The 80s were the formative years of a controversial reputation that has stuck to Sally Quinn. Nobody can be as universally wicked as some people would want you to believe about Sally. They will tell you she’s delusional, vindictive, cruel, controlling and humorless. Sometimes I think her haters will drag her from her home and burn her at the stake in the middle of Wisconsin and M Streets.
Shouldn’t Sally be taken at her word when she writes, “Family, for me, is the most important thing in life.” At its core, that family is Ben and Quinn.
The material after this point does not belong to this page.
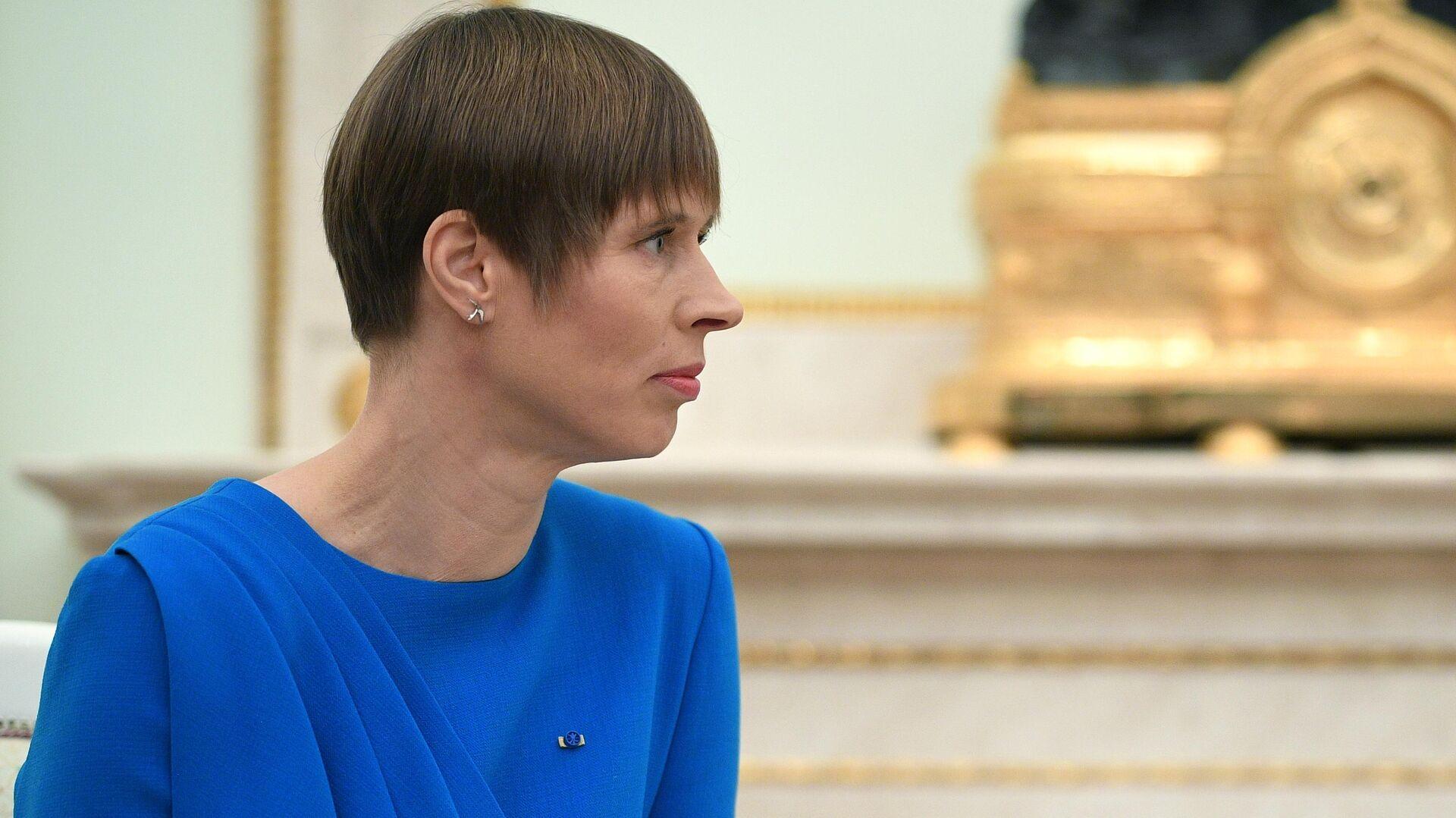 Президент Эстонии Кальюлайд на велосипеде провела инспекцию границы с Россией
They have been through a personal hell that began when Quinn was born with Velo-Cardio Facial Syndrome (VCFS), which causes heart and learning disabilities. Quinn endured a childhood of surgeries, medical treatments, testing and special schools. These ordeals profoundly shape a family, and a marriage, in ways that can’t be understood unless you walk in their shoes. Do certain choices look not so pretty on the outside? It’s the history behind them that changes mere gossip into human narrative.
Quinn, at 27, seems to have made peace with his circumstances. After all, he wrote a book about it. Some say Sally wrote it. Does it matter? What Quinn said in the book, and in his interview with me, is that his life will never be fully normal, he can never be fully on his own. When I asked Quinn if with his condition he could have children, Ben again interjected, “you don’t have to answer that,” but Quinn waved off his father and gladly answered. He said there’s a 50/50 chance that the VCFS could be passed to his child, but that thanks to certain scientific breakthroughs his sperm could be washed to reduce those chances.
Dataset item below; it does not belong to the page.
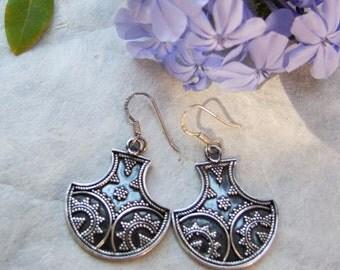Silver earrings. Silver jewelry. Jewellery of India. Ethnic jewelry.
Sally has built a layer of friends and buffers around her son to be there today, tomorrow and when she and Ben are gone. Would you do any different if you were the older parent of a child with a disability? Sally is 68-years-old. Ben is 88.
When Quinn Bradlee and Pary Williamson walk down the aisle at the Washington National Cathedral – what Sally referred to as their family “church” - it won’t stop the tittering and gossip about Sally and Ben, his family, her family, and Quinn’s family to be. It goes with a personal landscape Sally created and has acknowledged. “Everyone has a dysfunctional family,” she wrote. “Ours is no exception.”
Interestingly, within weeks of the dueling April nuptials the Bradlee clan will celebrate the publication of a new book by Ben from Simon and Schuster. The subject? Fatherhood.
Don’t cry for Sally Quinn. She’s not a lost lamb in Washington. She has detractors but she also has friends. Her enemies, if that’s what they are, are just louder. Sally writes a lot of copy inches – she analyzes Washington, takes Presidents to task, muses on religion, entertaining and life. What a lot of people here wait for is the day Sally writes a column about how sometimes she is her own worst enemy.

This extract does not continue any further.